= Short exercise A =
Pull out each line of the records below that contains the word "neighboring", and copy those lines unchanged.

No reason why they can't appear in the same episode, though. And they never have. Voq disappeared exactly when Ash appeared.

...unless there's an in-universe reason.
posted by leotrotsky at 7:06 AM on October 30 [3 favorites]


I don't think I can forgive it for abandoning Original Trek's weird 60s concept of the future. Who knows how society will change when scarcity is a thing of the past? And why can't it involve dashing shoulder capes and trippy music and lutes?

I have to admit, even though I don't care as much about the connection to TOS in itself, the "currentness" of some of the cultural comment and artifacts like the music at the party does disappoint me. Having a little of that thrown in on occasion might be fine, but, yeah, I'd much prefer there was some attempt made to suggest popular culture had changed a lot more than they show given the distance in time involved.

Crazy lute synth mixes, machine noise music, more world music influences, heck, even some good old fashioned theremin sounding stuff would be an improvement over making it sound like stuff from today. With all the money they're spending on these episodes, they should ask some experimental composers to go nuts and give 'em some incidental tracks just for these kinds of occasions. We'll all be dead by the time this future is supposed to arrive so we won't know if they're off the mark or not, just make it different.
posted by gusottertrout at 7:26 AM on October 30 [8 favorites]


I figured the party scene's "ripped from last Tuesday" feel has more to do with limiting the amount of weird stuff the audience has to deal with at once for the sake of narrative simplicity. Devising ways to make the party seem futuristic and bizarre probably places more focus on "hey this party is futuristic and bizarre!" and less focus where it matters: on Burnham and Tyler's high school courtship scenes and, later, on the unfolding time chaos.

I'm not saying that's necessarily the right choice, or even that my theory is right; maybe avoiding future-party is not giving enough credit to the viewers, or maybe the choice to avoid future-party is actually just a lack of imagination and/or budget. Hell, for all I know Discovery's writing room just wanted to avoid making a worse party scene than The Matrix Reloaded, who knows.

= Exercise inputs =

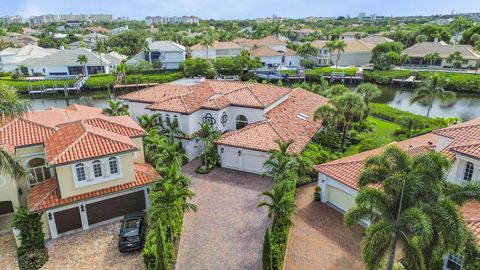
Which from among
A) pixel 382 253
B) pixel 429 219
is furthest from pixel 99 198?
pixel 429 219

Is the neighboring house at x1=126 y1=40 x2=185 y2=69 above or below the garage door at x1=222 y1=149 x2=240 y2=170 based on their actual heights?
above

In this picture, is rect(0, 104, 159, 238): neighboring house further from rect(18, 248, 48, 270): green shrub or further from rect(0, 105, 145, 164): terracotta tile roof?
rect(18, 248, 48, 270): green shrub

---

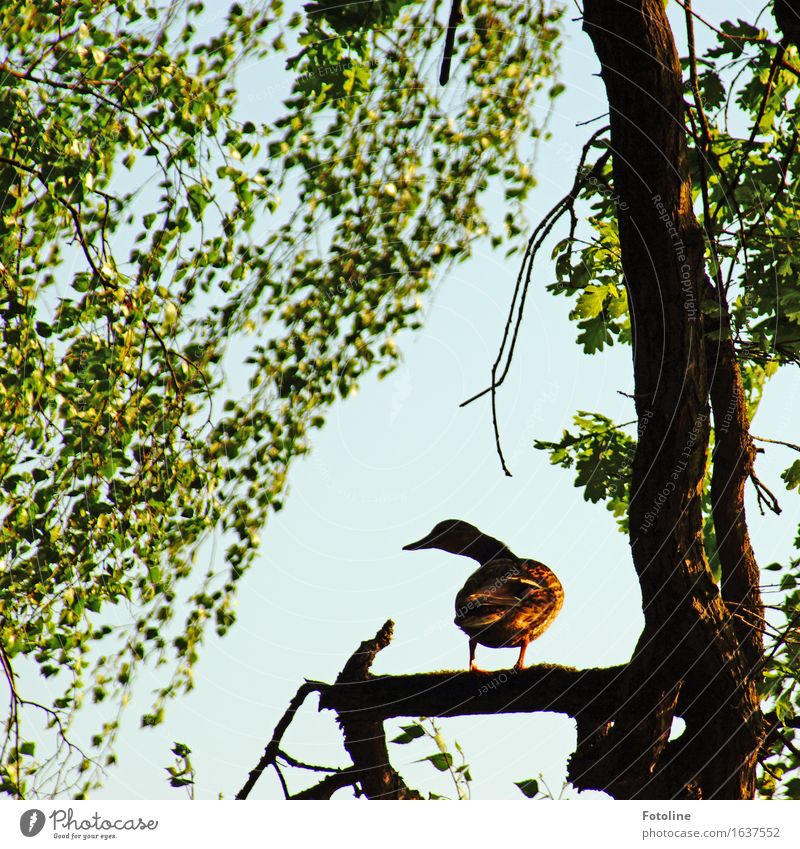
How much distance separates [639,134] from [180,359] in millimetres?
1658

...

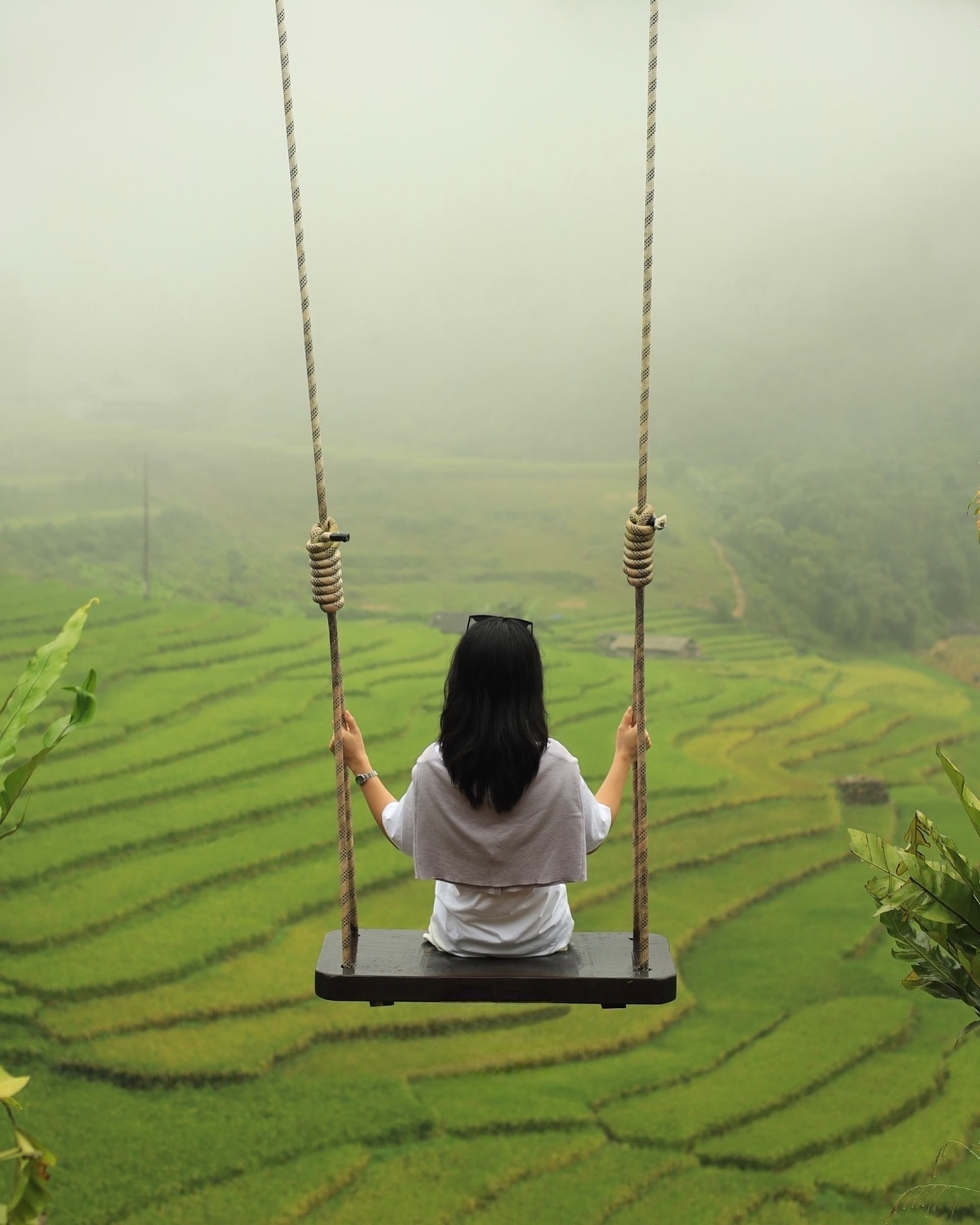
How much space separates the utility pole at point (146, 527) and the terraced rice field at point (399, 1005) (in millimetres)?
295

= Short exercise B =
Answer these questions from the comment thread above:
(i) According to the first comment, Voq disappeared exactly when which character appeared?
(ii) How many favorites did the post by gusottertrout receive?
(iii) Which film's party scene does the last comment mention the writing room may have wanted to avoid outdoing in badness?

= Correct response A =
Is the neighboring house at x1=126 y1=40 x2=185 y2=69 above or below the garage door at x1=222 y1=149 x2=240 y2=170 based on their actual heights?
In this picture, is rect(0, 104, 159, 238): neighboring house further from rect(18, 248, 48, 270): green shrub or further from rect(0, 105, 145, 164): terracotta tile roof?

= Correct response B =
(i) Ash
(ii) 8
(iii) The Matrix Reloaded